Nas manhãs de “maré grande”, como são chamados os dias depois de lua cheia e lua nova, dez mulheres vão para o mar da Ilha de Itaparica em busca das pinaúnas mais gordinhas. Desde o ano passado, as marisqueiras transformaram o hábito alimentar de comer aqueles ouriços espinhosos em um negócio que abastece restaurantes de luxo.
Durante a mariscagem, elas não precisam mergulhar: ficam em piscinas naturais rasas e límpidas, de onde conseguem avistar os ouriços incrustados em pedras. De volta da água, elas colocam os ouriços em uma mesa de metal.
É o início do processo de comercialização, que começa com a limpeza e, em seguida, o armazenamento.
Os ovos das pinaúnas são refrigerados ou congelados, a depender da urgência do comprador em ir buscá-las. O quilo é vendido por R$ 200 – preço abaixo do mercado, já que mercearias especializadas vendem 400 gramas por R$ 580. Mensalmente, as marisqueiras vendem de 10 a 15 quilos de ovas.

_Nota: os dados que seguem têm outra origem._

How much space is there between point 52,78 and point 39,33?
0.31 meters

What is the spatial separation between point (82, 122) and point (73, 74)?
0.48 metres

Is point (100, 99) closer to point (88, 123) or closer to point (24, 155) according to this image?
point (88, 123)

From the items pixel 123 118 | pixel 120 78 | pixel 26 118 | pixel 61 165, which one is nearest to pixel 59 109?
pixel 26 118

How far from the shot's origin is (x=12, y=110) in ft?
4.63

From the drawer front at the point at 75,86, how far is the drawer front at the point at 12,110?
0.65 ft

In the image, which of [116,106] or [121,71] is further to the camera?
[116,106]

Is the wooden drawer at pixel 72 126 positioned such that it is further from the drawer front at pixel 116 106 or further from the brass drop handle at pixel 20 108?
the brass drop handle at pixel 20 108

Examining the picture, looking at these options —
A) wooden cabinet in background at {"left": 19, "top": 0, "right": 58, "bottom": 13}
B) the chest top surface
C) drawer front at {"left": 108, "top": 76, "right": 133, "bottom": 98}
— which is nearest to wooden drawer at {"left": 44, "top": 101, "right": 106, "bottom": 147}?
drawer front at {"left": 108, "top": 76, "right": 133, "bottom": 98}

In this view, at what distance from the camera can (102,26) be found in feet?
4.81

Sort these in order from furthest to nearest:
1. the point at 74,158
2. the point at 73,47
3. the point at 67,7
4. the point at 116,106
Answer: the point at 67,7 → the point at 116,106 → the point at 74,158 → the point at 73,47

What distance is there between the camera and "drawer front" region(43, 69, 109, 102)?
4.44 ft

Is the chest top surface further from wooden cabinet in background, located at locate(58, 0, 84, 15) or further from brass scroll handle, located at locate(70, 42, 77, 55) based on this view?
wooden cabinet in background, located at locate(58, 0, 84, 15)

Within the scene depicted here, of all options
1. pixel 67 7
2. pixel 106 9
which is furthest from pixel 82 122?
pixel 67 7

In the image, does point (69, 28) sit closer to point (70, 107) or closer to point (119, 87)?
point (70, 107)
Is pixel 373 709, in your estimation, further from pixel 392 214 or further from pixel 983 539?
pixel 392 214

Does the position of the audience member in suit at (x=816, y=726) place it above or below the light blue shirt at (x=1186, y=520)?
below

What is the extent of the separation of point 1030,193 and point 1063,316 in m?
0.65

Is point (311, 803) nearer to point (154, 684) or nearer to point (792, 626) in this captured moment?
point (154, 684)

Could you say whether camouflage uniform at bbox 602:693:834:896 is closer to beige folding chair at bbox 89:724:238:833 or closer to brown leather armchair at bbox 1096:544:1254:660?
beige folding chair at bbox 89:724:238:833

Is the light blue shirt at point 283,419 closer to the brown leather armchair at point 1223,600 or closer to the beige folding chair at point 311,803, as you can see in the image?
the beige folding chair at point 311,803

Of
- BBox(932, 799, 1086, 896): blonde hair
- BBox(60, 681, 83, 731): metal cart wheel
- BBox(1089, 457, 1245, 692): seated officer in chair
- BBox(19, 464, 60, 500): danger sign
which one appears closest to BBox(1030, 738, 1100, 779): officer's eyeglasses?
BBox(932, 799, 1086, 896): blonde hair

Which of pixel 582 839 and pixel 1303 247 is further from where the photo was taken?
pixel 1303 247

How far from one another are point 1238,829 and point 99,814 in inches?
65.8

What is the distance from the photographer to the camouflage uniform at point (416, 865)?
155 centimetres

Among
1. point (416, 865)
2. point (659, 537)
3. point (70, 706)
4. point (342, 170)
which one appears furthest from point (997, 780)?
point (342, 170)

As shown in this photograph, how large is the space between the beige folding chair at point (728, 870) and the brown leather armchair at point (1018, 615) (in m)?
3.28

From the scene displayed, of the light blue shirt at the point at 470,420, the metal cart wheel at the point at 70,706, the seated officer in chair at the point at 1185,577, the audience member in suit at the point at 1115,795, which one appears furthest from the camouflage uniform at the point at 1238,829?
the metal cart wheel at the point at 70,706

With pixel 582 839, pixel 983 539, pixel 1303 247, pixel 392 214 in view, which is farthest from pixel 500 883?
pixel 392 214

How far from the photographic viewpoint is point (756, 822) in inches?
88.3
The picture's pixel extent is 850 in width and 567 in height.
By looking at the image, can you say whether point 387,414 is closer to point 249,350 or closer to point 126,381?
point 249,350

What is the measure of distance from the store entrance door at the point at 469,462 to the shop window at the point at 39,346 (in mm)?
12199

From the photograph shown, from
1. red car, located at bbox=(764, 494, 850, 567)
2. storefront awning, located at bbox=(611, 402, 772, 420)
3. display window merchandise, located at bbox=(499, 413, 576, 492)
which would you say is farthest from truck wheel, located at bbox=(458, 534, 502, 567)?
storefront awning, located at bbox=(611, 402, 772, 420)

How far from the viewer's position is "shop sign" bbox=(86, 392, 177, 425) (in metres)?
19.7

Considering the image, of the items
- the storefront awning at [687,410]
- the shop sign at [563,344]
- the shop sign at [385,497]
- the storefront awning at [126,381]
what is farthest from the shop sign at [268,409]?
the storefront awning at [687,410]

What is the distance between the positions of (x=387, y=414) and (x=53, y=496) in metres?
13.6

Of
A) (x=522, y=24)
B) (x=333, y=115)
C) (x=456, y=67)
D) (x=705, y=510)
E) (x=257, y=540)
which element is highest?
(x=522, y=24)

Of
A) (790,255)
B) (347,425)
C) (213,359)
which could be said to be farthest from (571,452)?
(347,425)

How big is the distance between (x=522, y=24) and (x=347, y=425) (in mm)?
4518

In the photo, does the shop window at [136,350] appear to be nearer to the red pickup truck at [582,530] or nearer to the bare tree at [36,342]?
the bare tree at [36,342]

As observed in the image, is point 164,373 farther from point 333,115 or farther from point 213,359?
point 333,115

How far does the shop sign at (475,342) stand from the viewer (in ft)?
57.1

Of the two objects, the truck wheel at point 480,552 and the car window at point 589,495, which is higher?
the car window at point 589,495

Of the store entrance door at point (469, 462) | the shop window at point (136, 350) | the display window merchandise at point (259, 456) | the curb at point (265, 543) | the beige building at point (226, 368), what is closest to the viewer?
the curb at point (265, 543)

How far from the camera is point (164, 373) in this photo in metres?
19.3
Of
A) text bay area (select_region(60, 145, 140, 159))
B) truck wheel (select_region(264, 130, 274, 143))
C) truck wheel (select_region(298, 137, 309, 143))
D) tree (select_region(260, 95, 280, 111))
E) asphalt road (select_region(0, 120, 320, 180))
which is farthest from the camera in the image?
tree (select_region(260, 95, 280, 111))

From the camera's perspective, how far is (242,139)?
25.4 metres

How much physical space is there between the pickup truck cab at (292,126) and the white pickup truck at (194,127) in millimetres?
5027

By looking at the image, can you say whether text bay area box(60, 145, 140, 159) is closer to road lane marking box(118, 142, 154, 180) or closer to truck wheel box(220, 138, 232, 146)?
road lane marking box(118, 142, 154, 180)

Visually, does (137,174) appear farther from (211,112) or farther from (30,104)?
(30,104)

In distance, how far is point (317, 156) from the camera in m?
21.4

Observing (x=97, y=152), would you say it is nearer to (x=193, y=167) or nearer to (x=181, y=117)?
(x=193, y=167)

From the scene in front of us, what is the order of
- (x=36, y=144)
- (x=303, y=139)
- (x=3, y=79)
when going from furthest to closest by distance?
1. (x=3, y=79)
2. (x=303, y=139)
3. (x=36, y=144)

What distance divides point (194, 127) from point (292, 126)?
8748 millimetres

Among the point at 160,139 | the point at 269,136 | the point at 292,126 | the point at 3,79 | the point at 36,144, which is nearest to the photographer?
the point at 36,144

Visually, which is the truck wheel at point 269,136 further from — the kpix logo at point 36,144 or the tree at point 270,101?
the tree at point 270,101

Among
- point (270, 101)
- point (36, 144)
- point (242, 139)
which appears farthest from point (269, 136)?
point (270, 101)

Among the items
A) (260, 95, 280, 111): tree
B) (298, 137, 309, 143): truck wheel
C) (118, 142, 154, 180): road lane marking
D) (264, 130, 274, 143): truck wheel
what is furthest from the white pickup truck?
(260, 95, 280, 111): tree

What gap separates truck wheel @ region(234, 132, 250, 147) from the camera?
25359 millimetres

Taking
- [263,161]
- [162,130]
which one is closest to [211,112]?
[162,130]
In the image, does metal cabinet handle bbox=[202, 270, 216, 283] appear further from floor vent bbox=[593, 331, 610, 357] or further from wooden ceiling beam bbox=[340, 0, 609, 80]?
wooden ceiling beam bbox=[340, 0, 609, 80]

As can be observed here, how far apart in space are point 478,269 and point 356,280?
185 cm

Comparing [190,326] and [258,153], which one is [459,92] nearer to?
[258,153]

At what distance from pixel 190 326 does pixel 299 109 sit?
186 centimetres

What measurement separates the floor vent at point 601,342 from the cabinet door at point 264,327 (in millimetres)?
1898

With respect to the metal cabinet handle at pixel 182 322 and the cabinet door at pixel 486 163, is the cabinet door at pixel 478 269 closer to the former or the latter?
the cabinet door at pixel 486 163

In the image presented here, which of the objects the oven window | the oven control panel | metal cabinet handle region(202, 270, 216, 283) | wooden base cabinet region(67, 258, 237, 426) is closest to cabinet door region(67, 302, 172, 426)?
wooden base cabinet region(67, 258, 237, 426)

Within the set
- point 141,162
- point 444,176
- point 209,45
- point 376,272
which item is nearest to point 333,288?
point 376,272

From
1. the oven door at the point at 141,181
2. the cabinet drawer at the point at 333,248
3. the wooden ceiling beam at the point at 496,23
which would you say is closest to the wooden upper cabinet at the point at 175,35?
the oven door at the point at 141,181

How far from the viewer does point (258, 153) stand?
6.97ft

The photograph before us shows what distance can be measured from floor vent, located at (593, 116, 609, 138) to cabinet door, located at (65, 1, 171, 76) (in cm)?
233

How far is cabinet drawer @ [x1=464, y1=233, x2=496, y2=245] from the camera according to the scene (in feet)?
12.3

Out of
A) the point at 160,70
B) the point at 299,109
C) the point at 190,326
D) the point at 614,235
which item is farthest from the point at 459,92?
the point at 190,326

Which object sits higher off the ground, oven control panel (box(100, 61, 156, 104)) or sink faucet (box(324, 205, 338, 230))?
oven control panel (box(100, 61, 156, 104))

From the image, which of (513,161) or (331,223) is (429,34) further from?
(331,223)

Elas fazem parte da Aliança Kirimurê, que reúne 200 famílias que vivem por 21 comunidades pesqueiras da Baía de Todos-os-Santos (BTS). O trabalho com a pinaúna, no entanto, é protagonizado por dez mulheres de três comunidades de Itaparica.
Foi no ano passado que, ao notar o interesse crescente de restaurantes pelos ouriços, o grupo se uniu para alimentar a demanda. As pinaúnas, fontes de proteína, sempre fizeram parte da dieta local, sobretudo em dias ruins de pescaria, mas a venda do ouriço em larga escala não era sequer pensada.
Os principais clientes são pessoas físicas, mas os restaurantes Origem, Vini Figueira e Boia logo viraram clientes. Depois, por mudanças no menu, eles interromperam os pedidos. Uma das marisqueiras que abastece a dispensa deles é Ana Paula Santos, 34 anos. Desde criança, ela come o ouriço, principalmente como a proteína da moqueca. Depois, já crescida, até passou a vender as ovas dele para alguns veranistas.
“Agora vendemos mais caro. É bem melhor e dá mais lucro”, comemora ela.
O propósito da Aliança Kirimurê é justamente este: melhorar a renda de famílias que vivem da BTS. E os dois princípios que guiam essa busca é a inovação nos produtos oferecidos — eles também vendem escamas e algas — e regeneração de ambientes degradados.
Mesmo entre o grupo, no entanto, ainda é preciso romper estereótipos. Por exemplo, há profissionais que torcem o nariz para ideia de vender pinaúnas.
“Mesmo que dentro de comunidades de pescadores seja um hábito normal, muitos deles ainda associam mais a algo negativo. Mas quando eles vem que podem vender e ter lucro com isso, é incrível “, avalia Zeca Bezerra, engenheiro de pesca e gestor da Aliança.
o dia 25 de março, a Aliança promoveu uma oficina de pesca e culinária na Gamboa. Durante o encontro, Zeca, um dos professores, incentivou os empreendedores e pescadores locais a trabalharem com a pinaúna.
A população local até conhece a possibilidade, a às vezes até se alimenta dela, mas não põem o ouriço no menu de restaurantes, pelo estigma que ainda o cerca.